Readers: If you can get organized to fly into Westover (central Massachusetts) by 8 am (airport is closed after 8) this weekend and/or get there by car no later than 8 am (traffic is insane), you’ll be able to enjoy the Great New England Airshow.
We attended the breakfast preview event this morning and got a few photos:
Colonel Scott Durham, the base commander, was fun to listen to at breakfast. A maintenance expert (the true challenge with the C-5!), he seemed like the kind of guy that anyone would be happy to work for and was a natural with impromptu jokes.
The guest speaker was Catherine Coleman, a retired astronaut who spent nearly half a year in space. She is an MIT graduate and has a PhD in polymer science. Being a nerd, I would have loved to hear her talk about (a) what she did when in space, (b) what she did in graduate school, (c) technical challenges for future space missions, etc. However, aside from the obligatory thank-yous, her talk was 100 percent devoted to the subject of diversity. She described how not all astronauts “looked like me” and that this was a challenge she overcame by being “brave and open”.
(Can NASA astronauts legitimately claim to be experts on diversity? If astronauts are all young, perfectly healthy, fit, highly intellgent, and technically educated, how is that a diverse workforce, regardless of gender ID or skin color? Colonel Coleman, Ret., seems to have spent most of her time in space on a mission that was staffed with 100 percent young white astronauts, in any case. Her previous Space Shuttle mission was also 100 percent young astronauts. Could it be about someone who identifies as a woman serving in an air force? Hanna Reitsch was a test pilot in the Luftwaffe in 1937. American women were flying high-performance combat aircraft (albeit not in combat) starting in 1943 (see the WASPs). If anything, NASA seems to be known primarily for a retrograde (so to speak) attitude toward staffing, e.g., in the book/movie Hidden Figures.)

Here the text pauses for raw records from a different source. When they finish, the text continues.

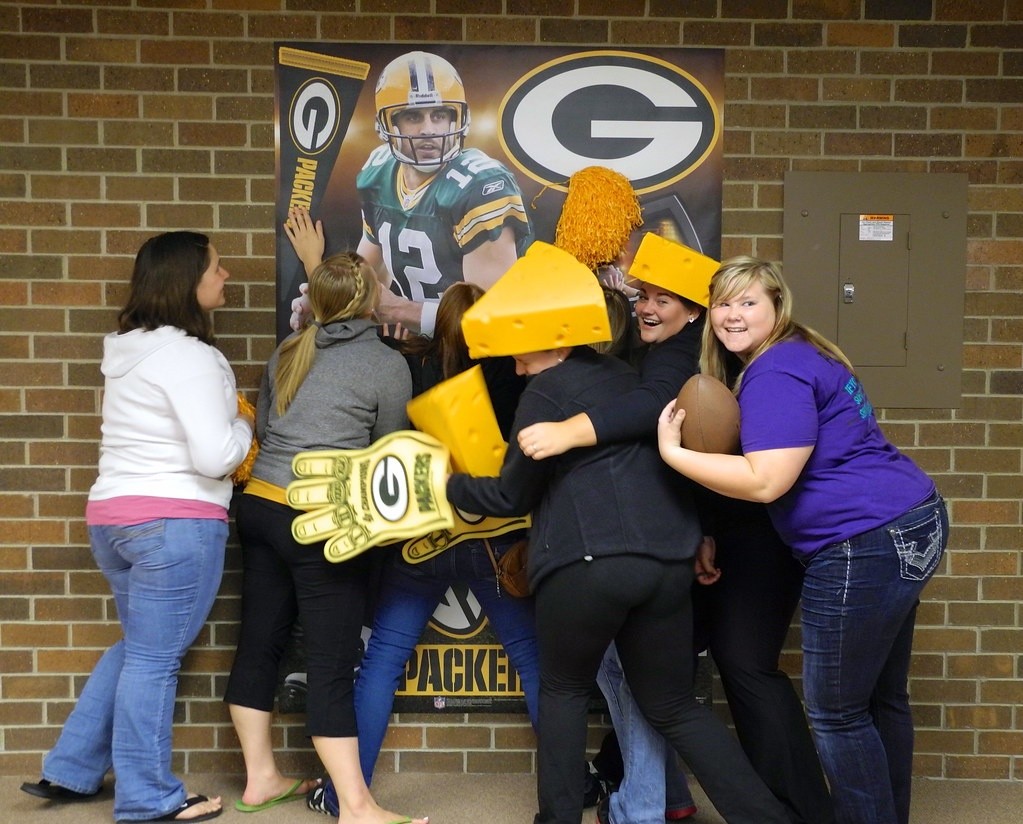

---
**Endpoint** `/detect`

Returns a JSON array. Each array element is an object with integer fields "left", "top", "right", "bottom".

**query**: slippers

[
  {"left": 235, "top": 780, "right": 317, "bottom": 812},
  {"left": 20, "top": 774, "right": 103, "bottom": 800},
  {"left": 389, "top": 815, "right": 411, "bottom": 824},
  {"left": 117, "top": 792, "right": 222, "bottom": 824}
]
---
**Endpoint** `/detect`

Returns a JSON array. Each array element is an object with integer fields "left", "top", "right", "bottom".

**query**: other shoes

[
  {"left": 585, "top": 780, "right": 610, "bottom": 809},
  {"left": 665, "top": 804, "right": 697, "bottom": 820},
  {"left": 595, "top": 796, "right": 611, "bottom": 824},
  {"left": 305, "top": 784, "right": 340, "bottom": 817}
]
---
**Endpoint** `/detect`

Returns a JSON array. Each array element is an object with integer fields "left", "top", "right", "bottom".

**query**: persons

[
  {"left": 289, "top": 51, "right": 532, "bottom": 342},
  {"left": 657, "top": 256, "right": 950, "bottom": 824},
  {"left": 442, "top": 276, "right": 834, "bottom": 824},
  {"left": 222, "top": 252, "right": 429, "bottom": 824},
  {"left": 276, "top": 206, "right": 604, "bottom": 822},
  {"left": 20, "top": 231, "right": 256, "bottom": 824}
]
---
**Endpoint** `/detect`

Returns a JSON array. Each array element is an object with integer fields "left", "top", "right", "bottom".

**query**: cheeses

[
  {"left": 460, "top": 241, "right": 615, "bottom": 359},
  {"left": 407, "top": 364, "right": 511, "bottom": 500},
  {"left": 627, "top": 231, "right": 720, "bottom": 309}
]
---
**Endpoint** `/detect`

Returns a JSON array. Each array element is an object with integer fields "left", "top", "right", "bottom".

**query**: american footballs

[{"left": 674, "top": 371, "right": 742, "bottom": 455}]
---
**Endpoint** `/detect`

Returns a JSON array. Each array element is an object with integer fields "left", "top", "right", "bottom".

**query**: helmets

[{"left": 373, "top": 51, "right": 469, "bottom": 172}]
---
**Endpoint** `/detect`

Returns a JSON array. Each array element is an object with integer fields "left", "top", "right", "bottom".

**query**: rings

[
  {"left": 697, "top": 572, "right": 705, "bottom": 578},
  {"left": 532, "top": 444, "right": 538, "bottom": 453}
]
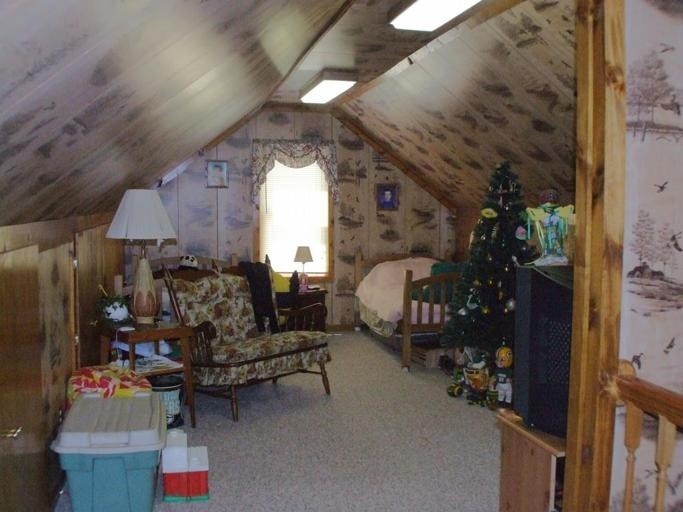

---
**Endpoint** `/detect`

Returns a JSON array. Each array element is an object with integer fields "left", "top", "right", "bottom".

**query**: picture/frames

[
  {"left": 374, "top": 182, "right": 399, "bottom": 211},
  {"left": 205, "top": 160, "right": 228, "bottom": 188}
]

After Colonel Coleman’s talk, a Lockheed Martin executive (she appeared to identify as “female”, but did not say that this had any relevance to her job) handed over the keys to a refurbished C-5M plane (take a C-5B and add $100+ million; the result is longer range due to more efficient engines and the ability to fly LPV approaches). The plane will be named the “Spirit of Chicopee,” after the town in which Westover resides.
Then it was time for the Golden Knights parachute team, Bill Stein in a Zivko Edge 540, a World War II heritage formation, and a couple of F-35s arriving to rattle the windows. The Thunderbirds started their practice at 2 pm.
[Logistics tip for future years: If you’re doing the Friday breakfast option as a family, I recommend skipping the “breakfast” part of the breakfast and arriving at the gate at 8:59 am (supposedly guests must arrive by 9). McDonald’s will sell you fresher eggs and the kids will need only about one hour of patience before the action starts. Go off base for lunch at Chick fil-A and then park near the FBO to watch the Thunderbirds practice from outside the fence. Stay with the Thunderbirds team at the Hampton Inn Chicopee.
If you don’t want to bake, consider the Rhode Island Air Show in 2019. Right next to the ocean is a lot cooler than Westover’s inland location. Also, the Rhode Island folks leave the airport open until at least 10:00 am for a show that starts at 10:25 so it is a much less grueling experience. Despite the stellar line-up, the Rhode Island show attracts a smaller crowd and therefore, if you can’t fly in, you aren’t likely to get stuck for five hours on the Mass Pike as we learned happened to one breakfast attendee in a previous year (he had three kids in the back of the car!).]